▸ EXTRACTED ENTRIES

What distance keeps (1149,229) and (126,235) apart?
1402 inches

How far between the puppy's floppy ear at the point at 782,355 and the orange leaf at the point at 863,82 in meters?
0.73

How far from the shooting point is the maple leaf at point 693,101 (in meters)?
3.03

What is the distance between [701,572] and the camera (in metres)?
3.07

* * *

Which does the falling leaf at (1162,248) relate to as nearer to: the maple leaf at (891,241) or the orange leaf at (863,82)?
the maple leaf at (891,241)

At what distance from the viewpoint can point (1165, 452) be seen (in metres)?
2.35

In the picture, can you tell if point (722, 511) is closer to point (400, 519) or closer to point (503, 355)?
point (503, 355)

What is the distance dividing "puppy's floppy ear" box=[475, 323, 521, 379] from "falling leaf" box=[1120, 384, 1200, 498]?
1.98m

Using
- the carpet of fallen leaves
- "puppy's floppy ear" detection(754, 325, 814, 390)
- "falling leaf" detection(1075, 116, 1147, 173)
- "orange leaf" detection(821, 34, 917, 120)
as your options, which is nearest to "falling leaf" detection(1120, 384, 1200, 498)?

▸ SET TASK
Count the lines in the records above that contain the word "from", and give only the number.

▸ WRITTEN SOLUTION
3